**Problems to solve**:
(1) From the article on Amazon's Echo Dot Kids Edition, reproduce everything from "Bloomberg News/Landov" down to "released on May 9.".
(2) In the article on Amazon's Echo Dot Kids Edition, what does the "Magic Word" feature do?

Could Amazon’s Alexa quietly become your child’s best friend?

Bloomberg News/Landov
Amazon may have just launched your child’s new best friend.

Amazon has played the role of bookstore, department store, grocery store — and now — parent.

The online retail giant, which announced record earnings on Thursday, announced a new device, Echo Dot Kids Edition, and services for parents and kids on Wednesday, complete with kid-friendly songs, bedtime limits and educational Q&As. It will be released on May 9.

Here’s a rundown of what’s on offer:

• An Echo Dot Kids Edition: This is the children’s version of the existing Echo device, which houses the by-now familiar voice of Alexa. It costs $79.99 and includes one year of FreeTime Unlimited, a “kid-friendly” case, and a 2-year warranty.

• Amazon FreeTime Unlimited on Alexa is a subscription-based service for kid-friendly books, radio shows and songs. It starts at $2.99 per month for Prime members. (Prime membership costs $99 per year and, the company said Thursday, will increase to $119 from May 11.)

• A free service, available on all Echo devices, will now come with parental controls that allow kids to ask virtual assistant Alexa questions and parents to manage household communications. (The device will be able to message or tell the child dinner is ready, for example).

The company also said that its new offerings will help children will learn manners. A feature called “Magic Word” will give kids positive reinforcement when they use the word “please” when speaking to Alexa. In other words, it will take on some light parental duties.

Other features include time limits — for bed or homework, for example — controls that stop kids from purchasing products by voice, and a Q&A function that lets kids ask Alexa questions about science, math, spelling and other topics. Alexa will read to children, which can build language skills.

**Records provided**:

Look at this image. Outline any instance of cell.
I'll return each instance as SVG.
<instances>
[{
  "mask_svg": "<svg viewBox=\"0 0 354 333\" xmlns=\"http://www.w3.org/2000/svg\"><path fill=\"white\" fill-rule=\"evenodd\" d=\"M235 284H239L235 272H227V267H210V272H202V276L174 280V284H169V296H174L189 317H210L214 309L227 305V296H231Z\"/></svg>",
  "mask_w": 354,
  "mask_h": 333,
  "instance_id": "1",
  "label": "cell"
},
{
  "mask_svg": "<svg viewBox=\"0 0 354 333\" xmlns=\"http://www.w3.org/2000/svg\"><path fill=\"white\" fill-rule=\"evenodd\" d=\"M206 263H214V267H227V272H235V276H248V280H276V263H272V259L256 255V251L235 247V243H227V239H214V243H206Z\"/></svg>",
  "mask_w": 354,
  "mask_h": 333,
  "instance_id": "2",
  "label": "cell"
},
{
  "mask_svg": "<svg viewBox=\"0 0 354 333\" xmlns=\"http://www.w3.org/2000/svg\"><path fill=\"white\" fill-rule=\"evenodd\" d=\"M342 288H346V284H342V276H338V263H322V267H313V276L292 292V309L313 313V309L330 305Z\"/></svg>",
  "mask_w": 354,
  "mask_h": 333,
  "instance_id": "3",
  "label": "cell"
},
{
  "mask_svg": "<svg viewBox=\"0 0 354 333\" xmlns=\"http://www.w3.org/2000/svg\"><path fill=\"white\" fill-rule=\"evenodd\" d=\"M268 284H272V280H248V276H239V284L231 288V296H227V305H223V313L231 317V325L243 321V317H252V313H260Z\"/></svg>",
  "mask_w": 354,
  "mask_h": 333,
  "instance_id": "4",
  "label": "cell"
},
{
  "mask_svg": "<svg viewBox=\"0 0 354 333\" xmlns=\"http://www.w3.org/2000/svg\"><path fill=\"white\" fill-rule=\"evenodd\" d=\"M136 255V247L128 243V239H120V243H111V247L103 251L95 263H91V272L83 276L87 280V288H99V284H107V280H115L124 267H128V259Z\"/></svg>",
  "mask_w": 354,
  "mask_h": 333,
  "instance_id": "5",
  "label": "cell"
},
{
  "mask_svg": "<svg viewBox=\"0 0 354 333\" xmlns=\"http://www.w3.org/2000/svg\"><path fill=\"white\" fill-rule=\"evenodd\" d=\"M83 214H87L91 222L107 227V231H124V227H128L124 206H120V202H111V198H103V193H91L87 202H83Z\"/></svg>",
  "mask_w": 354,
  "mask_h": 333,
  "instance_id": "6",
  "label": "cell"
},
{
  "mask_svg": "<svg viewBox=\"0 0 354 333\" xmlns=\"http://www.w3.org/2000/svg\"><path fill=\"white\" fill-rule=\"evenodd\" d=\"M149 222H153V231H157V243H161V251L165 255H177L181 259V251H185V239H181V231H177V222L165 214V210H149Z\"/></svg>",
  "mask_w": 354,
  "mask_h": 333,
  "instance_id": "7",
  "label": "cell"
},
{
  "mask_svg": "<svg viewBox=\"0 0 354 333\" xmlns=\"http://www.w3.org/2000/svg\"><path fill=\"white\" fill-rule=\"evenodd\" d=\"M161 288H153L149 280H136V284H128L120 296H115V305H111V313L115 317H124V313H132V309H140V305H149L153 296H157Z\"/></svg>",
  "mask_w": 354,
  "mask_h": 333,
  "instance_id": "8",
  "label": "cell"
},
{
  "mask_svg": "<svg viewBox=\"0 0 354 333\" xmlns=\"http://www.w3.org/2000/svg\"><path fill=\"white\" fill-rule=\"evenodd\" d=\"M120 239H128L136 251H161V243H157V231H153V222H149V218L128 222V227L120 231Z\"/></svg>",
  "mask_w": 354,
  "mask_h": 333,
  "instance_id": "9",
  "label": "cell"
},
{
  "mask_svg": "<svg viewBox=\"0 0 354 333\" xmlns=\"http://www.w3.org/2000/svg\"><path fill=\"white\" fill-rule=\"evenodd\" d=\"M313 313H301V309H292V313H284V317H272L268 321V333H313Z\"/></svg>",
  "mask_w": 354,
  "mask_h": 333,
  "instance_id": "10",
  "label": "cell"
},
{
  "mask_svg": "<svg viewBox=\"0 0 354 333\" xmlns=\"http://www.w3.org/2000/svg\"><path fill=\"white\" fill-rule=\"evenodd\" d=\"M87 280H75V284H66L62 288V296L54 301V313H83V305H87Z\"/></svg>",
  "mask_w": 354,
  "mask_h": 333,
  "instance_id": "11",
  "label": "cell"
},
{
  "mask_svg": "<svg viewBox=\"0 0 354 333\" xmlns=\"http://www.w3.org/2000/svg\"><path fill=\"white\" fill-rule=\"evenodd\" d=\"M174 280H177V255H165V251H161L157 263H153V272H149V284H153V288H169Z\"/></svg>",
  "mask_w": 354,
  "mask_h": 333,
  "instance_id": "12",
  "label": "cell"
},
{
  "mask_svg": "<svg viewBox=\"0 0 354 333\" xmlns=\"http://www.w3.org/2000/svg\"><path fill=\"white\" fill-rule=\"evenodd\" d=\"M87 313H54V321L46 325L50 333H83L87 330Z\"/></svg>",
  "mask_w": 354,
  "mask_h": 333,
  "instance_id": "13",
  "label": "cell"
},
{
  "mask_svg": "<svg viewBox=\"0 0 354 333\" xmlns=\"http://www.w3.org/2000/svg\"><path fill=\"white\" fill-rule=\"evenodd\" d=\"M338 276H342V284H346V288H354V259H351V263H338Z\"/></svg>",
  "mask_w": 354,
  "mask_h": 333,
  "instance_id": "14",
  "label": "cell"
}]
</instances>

**List of solutions**:
(1)
Bloomberg News/Landov
Amazon may have just launched your child’s new best friend.

Amazon has played the role of bookstore, department store, grocery store — and now — parent.

The online retail giant, which announced record earnings on Thursday, announced a new device, Echo Dot Kids Edition, and services for parents and kids on Wednesday, complete with kid-friendly songs, bedtime limits and educational Q&As. It will be released on May 9.

(2) It gives kids positive reinforcement when they use the word "please" while speaking to Alexa.